Ein starkes Zeichen?
Auf jeden Fall. Ich finde, es ist ein großartiges Zeichen, wenn Weltstars wie Neymar und Kilian Mbappé sagen: Da machen wir nicht mit! Zumal sich so eben nicht nicht nur die Mitspieler von Başakşehir mit ihrem Co-Trainer Pierre Webó solidarisiert haben, sondern auch die gegnerische Mannschaft. Auch dadurch bekam das ganze eine enorme Tragweite. Sogar meine Freundin, die sich gar nicht für Fußball interessiert, hatte die Schlagzeile am nächsten Morgen in ihrem Newsfeed.
ist Historiker und Aktivist.
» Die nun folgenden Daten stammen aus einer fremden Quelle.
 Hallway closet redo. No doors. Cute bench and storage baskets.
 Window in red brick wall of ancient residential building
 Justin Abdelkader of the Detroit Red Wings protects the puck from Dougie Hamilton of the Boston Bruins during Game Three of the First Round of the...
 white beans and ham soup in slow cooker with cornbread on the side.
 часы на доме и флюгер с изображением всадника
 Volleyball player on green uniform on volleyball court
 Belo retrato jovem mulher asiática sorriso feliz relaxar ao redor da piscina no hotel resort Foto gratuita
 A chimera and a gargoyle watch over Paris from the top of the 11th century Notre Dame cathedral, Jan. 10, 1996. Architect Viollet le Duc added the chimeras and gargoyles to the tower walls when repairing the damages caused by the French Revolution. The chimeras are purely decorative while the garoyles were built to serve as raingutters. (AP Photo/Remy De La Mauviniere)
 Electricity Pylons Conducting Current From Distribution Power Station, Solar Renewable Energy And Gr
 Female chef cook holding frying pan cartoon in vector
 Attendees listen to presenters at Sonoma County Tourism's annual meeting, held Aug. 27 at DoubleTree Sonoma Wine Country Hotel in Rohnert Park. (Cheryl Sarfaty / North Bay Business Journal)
Als freier Autor publiziert er in verschiedenen deutschen Medien und hält außerdem Vorträge zu seinen Themenschwerpunkten Rassismus und Kolonialismus. Lange war er Fan des FC Schalke 04, doch nach den rassistischen Äußerungen von Clemens Tönnies hat er sich vom Profifußball abgewandt. Privat kickt er aber immer noch: In der Freizeitmannschaft SpVgg Birgit-Prinz Boateng. Instagram: @djmeltofficial
Lassen Sie uns über den konkreten Vorfall sprechen. Nach einem Foulspiel beschwert sich Başakşehirs Co-Trainer Pierre Webó lautstark über den Schiedsrichter. Darauf macht der Schiedsrichterassistent den Hauptschiedsrichter aufmerksam und benutzt dabei mehrfach das rumänische Wort „negru“ (schwarz). Das fasst Webó rassistisch auf. Möglicherweise auch, weil er an „négro“ denkt, eine rassistische Beleidigung aus dem Französischen.
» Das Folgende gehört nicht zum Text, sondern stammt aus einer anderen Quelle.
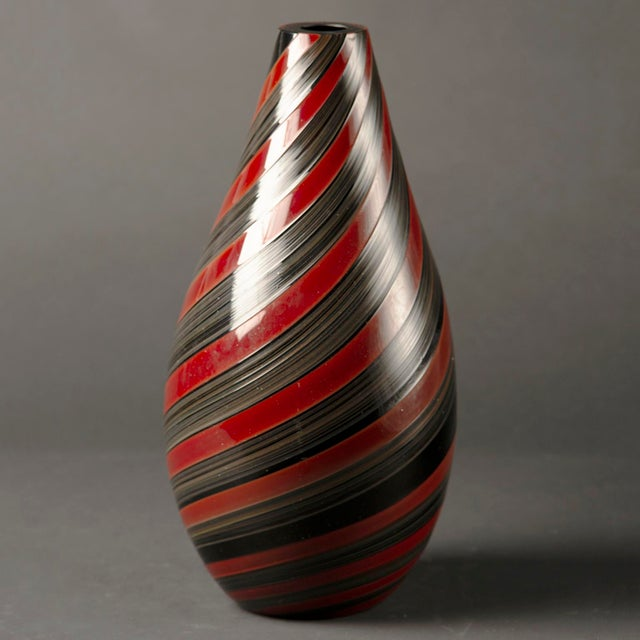 Signed Seguso Murano on the underside of base, this circa 1980s tall, heavy glass vase has stripes of black and red.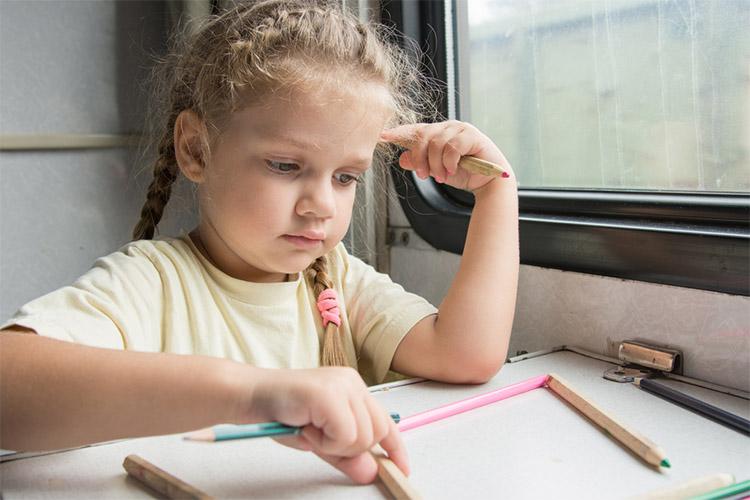 Девочка рисует в поезде
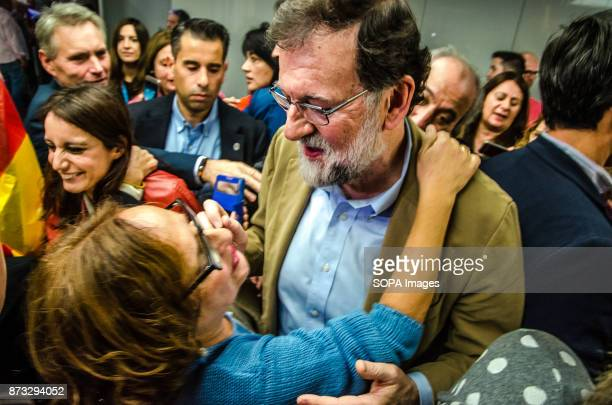Mariano Rajoy is embraced by a supporter of the Popular Party The Popular Party of Catalonia has counted with the presence of the Spanish President...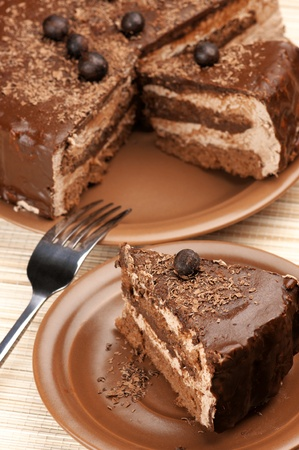 Close-up of homemade chocolate cake and fork on beige mat. photo
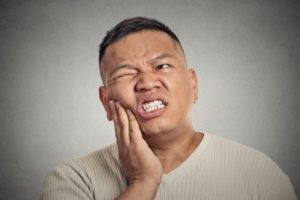 Pained man with hand on cheek needs his Melbourne emergency dentist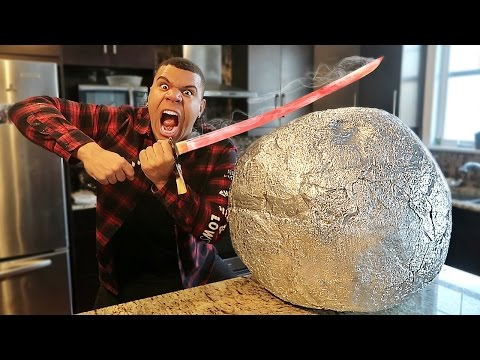 EXPERIMENT Glowing 1000 degree KATANA VS GIANT METAL BALL!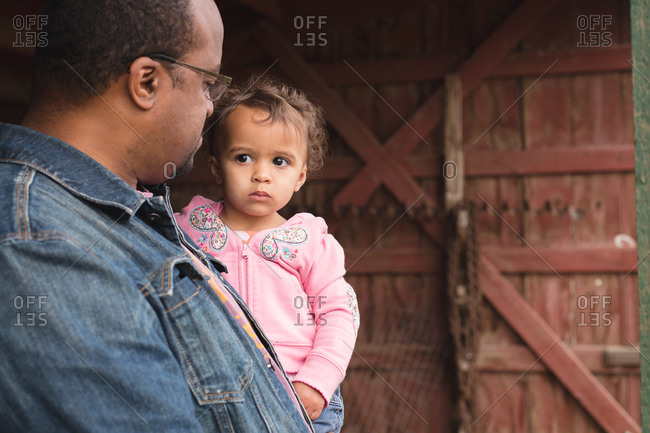 Father holding apprehensive toddler girl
Ich würde es anders formulieren: Er fasst es nicht rassistisch auf. Die Aussage an sich ist rassistisch! Da brauchen wir auch keine Wortklauberei betreiben, ob „negru“ jetzt ein rassistisches Wort ist oder nicht. Es geht nicht darum, ob jemand etwas rassistisch auffasst. Das ist die falsche Herangehensweise, weil sie Interpretationsspielraum impliziert, den es aber hier nicht gibt. Demba Ba hat es perfekt erklärt: Niemand sagt „Dieser weiße Typ da“, sondern einfach „dieser Typ“. Warum wird bei einer Schwarzen Person sofort die Hautfarbe herausgestellt? Der Schiedsrichterassistent weist auf die Hautfarbe des Co-Trainers hin, obwohl er das nicht tun müsste.
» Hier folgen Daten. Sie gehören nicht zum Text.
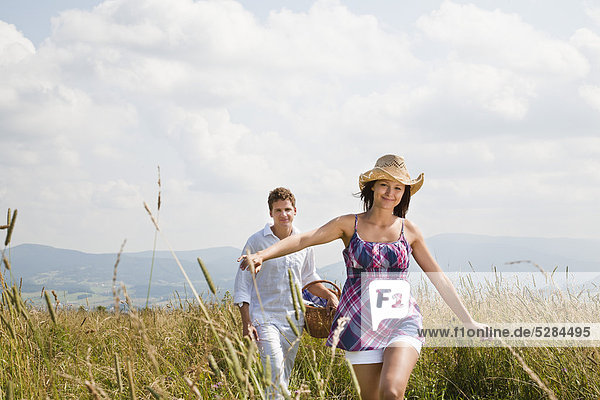 junges Paar mit Picknick-Korb  die durch Feld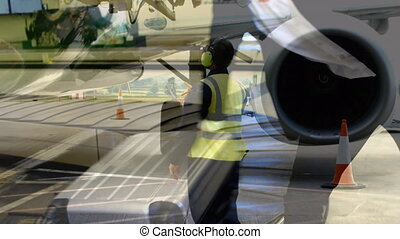 Animation of airplane over man picking up suitcase from conveyor belt in the airport. Global travel holiday business concept digitally generated image.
Wie hätte er sich stattdessen verhalten sollen?
Gerade in diesem Fall, in einem Champions-League-Spiel, erwarte ich von einem Schiedsrichtergespann, das sich professionell auf das Spiel vorbereitet hat, dass alle Beteiligten auch die Namen der Personen auf der Bank kennen. Selbst wenn einem der Name in der Hitze des Gefechts entfallen sollte, sollten die Schiedsrichter in der Champions League es hinbekommen, eine Person anders zu beschreiben als mit ihrer Hautfarbe.
Manche sagen, es habe sich lediglich um eine Beschreibung zur schnellen Identifizierung gehandelt.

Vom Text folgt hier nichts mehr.